Tulisan ini telah tayang di blog pribadi penulis
"Allah telah mati dan kitalah pembunuhnya,
aku dan kamu adalah pembunuhnya"
Ini adalah pernyataan Nietzsche yang sangat terkenal. Sebuah deklarasi akan posisinya sebagai seorang ateis. Nietzsche adalah seorang ateis, tetapi dia pun seorang yang selalu mengolok-olok kaum ateis sebagai orang-orang yang masih saja mempunyai kebutuhan untuk percaya. Apakah percaya pada Science, percaya pada ideology, atau percaya pada ketidak percayaan.Nietzsche menyebut orang-orang tersebut sebagai manusia yang belum dapat melepaskan sebuah kebutuhan untuk percaya. Pertanyaannya adalah, apakah Nietzsche sendiri telah melapaskan diri dari semua kebutuhan untuk percaya?
Apakah Nietzsche benar-benar seorang bebas yang tidak lagi terikat pada apapun? Sebagai seorang nihilistik, maka Nietzsche berusaha membebaskan dirinya dari semua paham. Bahkan dalam Sabda Zarathustra Nietzsche menyebut dirinya sebagai orang yang dapat menentukan hidup dan matinya. Tidak heran jika suatu ketika Nietzsche pernah mencoba untuk bunuh diri sebagai ekspresi kebebasan untuk menentukan kematiannya, tetapi tindakan itu dicegah oleh saudaranya.
Dalam Sabda Zarathustra, Nietzsche menyebut bahwa "Kematianku, aku memuji engkau, kematian yang bebas, yang datang kepadaku karena aku menginginkannya".[1]Menentukan hidup dan kematian disebut oleh Romo Valentinus sebagai puncak dari ateisme. Puncak kebebasan! Karena di sana manusia benar-benar mengespresikan kebebasan dirinya, bahkan dapat menentukan kapan dia harus mati.Itulah puncak dari kebebasan manusia, yang tidak lagi terikat pada apapun, termasuk Tuhan. Ketidak percayaan pada Tuhan, telah membuat manusia menjadi orang-orang bebas.

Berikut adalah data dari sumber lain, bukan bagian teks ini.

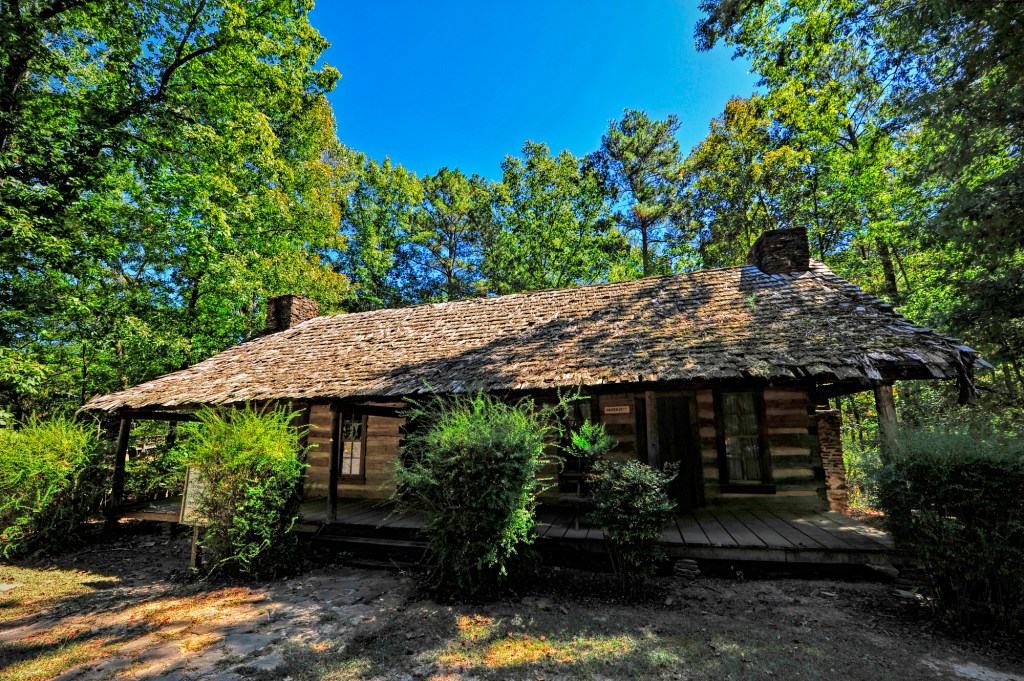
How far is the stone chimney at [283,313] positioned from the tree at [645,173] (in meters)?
16.6

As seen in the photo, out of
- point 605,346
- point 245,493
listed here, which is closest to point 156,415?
point 245,493

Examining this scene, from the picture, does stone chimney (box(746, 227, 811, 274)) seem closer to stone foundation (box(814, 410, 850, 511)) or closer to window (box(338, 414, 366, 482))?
stone foundation (box(814, 410, 850, 511))

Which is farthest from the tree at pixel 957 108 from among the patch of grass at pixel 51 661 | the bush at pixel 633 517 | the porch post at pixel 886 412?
the patch of grass at pixel 51 661

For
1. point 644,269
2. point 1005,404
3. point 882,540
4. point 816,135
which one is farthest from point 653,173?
point 882,540

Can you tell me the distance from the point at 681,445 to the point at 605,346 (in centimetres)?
287

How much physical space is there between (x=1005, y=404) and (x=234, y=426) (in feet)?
52.8

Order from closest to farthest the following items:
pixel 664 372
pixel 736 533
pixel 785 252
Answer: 1. pixel 736 533
2. pixel 664 372
3. pixel 785 252

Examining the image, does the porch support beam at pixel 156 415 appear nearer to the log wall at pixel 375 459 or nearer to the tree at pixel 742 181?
the log wall at pixel 375 459

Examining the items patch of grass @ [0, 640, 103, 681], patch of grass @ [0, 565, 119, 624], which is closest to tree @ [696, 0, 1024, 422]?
patch of grass @ [0, 640, 103, 681]

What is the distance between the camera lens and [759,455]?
8141 mm

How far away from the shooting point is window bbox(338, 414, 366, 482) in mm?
10320

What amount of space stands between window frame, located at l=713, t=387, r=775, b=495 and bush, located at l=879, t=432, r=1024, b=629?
3.71 m

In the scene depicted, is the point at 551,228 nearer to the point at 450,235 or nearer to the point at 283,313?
the point at 450,235

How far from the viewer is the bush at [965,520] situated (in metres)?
3.68
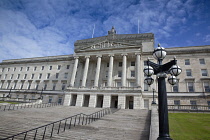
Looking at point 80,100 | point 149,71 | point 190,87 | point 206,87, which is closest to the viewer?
point 149,71

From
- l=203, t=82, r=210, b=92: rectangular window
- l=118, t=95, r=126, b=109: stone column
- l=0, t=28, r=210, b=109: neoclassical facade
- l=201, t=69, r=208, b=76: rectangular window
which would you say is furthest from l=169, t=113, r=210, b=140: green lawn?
l=201, t=69, r=208, b=76: rectangular window

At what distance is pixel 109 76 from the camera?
1404 inches

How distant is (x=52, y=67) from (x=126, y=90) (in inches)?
1236

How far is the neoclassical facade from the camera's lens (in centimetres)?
3319

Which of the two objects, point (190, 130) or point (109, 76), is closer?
A: point (190, 130)

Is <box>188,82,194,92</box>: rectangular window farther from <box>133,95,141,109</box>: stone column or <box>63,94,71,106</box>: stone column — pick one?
<box>63,94,71,106</box>: stone column

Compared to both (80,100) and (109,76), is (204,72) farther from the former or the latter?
(80,100)

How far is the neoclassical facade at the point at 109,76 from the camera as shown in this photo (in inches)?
1307

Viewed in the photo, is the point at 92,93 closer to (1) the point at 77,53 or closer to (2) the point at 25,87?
(1) the point at 77,53

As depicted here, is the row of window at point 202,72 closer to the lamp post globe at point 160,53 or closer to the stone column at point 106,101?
the stone column at point 106,101

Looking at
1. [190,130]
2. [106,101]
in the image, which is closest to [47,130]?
[190,130]

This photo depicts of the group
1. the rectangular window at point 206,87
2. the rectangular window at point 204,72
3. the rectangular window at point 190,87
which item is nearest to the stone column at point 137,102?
the rectangular window at point 190,87

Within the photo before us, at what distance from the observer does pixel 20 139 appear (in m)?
10.6

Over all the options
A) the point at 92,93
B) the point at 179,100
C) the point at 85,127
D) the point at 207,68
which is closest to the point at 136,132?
the point at 85,127
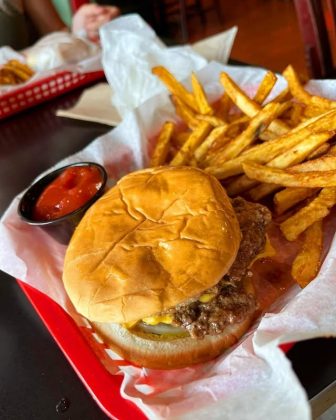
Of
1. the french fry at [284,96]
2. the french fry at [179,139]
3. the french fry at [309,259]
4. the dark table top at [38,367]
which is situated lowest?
the dark table top at [38,367]

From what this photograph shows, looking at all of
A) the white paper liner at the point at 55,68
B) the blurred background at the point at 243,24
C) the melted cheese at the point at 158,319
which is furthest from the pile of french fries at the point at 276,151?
the blurred background at the point at 243,24

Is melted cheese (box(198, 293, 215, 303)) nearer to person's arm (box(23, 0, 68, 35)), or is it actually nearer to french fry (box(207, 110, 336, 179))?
french fry (box(207, 110, 336, 179))

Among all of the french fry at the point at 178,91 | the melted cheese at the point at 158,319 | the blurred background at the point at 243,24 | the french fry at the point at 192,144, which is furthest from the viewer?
the blurred background at the point at 243,24

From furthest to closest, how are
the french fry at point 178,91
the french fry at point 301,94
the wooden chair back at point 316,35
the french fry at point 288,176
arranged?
the wooden chair back at point 316,35 → the french fry at point 178,91 → the french fry at point 301,94 → the french fry at point 288,176

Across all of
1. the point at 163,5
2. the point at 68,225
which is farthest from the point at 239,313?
the point at 163,5

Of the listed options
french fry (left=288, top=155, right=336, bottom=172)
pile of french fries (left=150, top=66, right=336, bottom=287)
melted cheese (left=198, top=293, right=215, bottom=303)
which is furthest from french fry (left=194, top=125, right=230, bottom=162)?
melted cheese (left=198, top=293, right=215, bottom=303)

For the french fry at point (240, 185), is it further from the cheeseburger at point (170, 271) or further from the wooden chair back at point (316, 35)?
the wooden chair back at point (316, 35)

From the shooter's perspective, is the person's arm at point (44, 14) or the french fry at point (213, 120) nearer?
the french fry at point (213, 120)
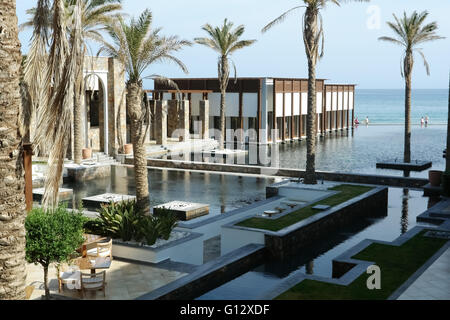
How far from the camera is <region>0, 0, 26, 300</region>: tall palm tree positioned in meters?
5.70

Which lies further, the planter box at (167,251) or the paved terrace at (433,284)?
the planter box at (167,251)

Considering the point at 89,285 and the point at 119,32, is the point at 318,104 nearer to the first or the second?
the point at 119,32

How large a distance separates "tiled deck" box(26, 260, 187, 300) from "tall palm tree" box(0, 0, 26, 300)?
235 inches

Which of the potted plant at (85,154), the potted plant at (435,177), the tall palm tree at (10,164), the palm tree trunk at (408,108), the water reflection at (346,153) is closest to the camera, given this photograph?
the tall palm tree at (10,164)

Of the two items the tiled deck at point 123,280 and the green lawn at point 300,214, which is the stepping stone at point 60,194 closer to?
the tiled deck at point 123,280

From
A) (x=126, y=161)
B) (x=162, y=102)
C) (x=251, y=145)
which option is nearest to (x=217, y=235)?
(x=126, y=161)

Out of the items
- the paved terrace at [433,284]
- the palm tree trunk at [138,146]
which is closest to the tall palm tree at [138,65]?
the palm tree trunk at [138,146]

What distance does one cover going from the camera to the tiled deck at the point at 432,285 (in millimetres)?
11062

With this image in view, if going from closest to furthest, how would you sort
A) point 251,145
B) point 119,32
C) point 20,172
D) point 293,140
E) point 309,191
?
point 20,172 → point 119,32 → point 309,191 → point 251,145 → point 293,140

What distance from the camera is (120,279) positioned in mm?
13055

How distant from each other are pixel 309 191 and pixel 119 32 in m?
11.2

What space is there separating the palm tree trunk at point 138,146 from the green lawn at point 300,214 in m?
3.24

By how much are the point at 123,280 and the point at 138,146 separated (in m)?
4.64

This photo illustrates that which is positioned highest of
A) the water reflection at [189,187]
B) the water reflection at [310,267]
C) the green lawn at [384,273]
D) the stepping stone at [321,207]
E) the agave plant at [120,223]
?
the agave plant at [120,223]
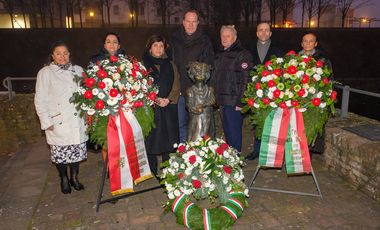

Sartre lebih radikal dengan menyebut bahwa, "Jika Tuhan ada maka manusia tidak bebas, karena itu Tuhan harus tidak ada, supaya manusia bebas". Konsep ini jelas memperlihatkan bagaimana kaum ateis menginginkan kebebasan absolut sebagai seorang manusia. Apakah manusia benar-benar dapat bebas? Nietzsche akan menyebut bahwa hanya ubermensch yang dapat menjadi manusia bebas. Manusia yang bermental budak tidak akan mungkin menjadi manusia bebas.
Siapakah Nietzsche
Sebelum kita melihat pemikiran Nietzsche tentang kematian Tuhan, ada baiknya kita mengenal siapa Nietzsche. Friedrich Nietzsche adalah seorang keturunan pendeta dari Jerman. Ayahnya adalah pendeta protestan yang sangat saleh dan ibunya adalah keturunan keluarga pendeta. Nietzsche dididik dalam pendidikan protestan yang taat dan saleh.Lahir di Rocke, Jerman Timur pada 15 oktober 1844 sama dengan kelahiran Raja Prusia Friedrich Wilhelm.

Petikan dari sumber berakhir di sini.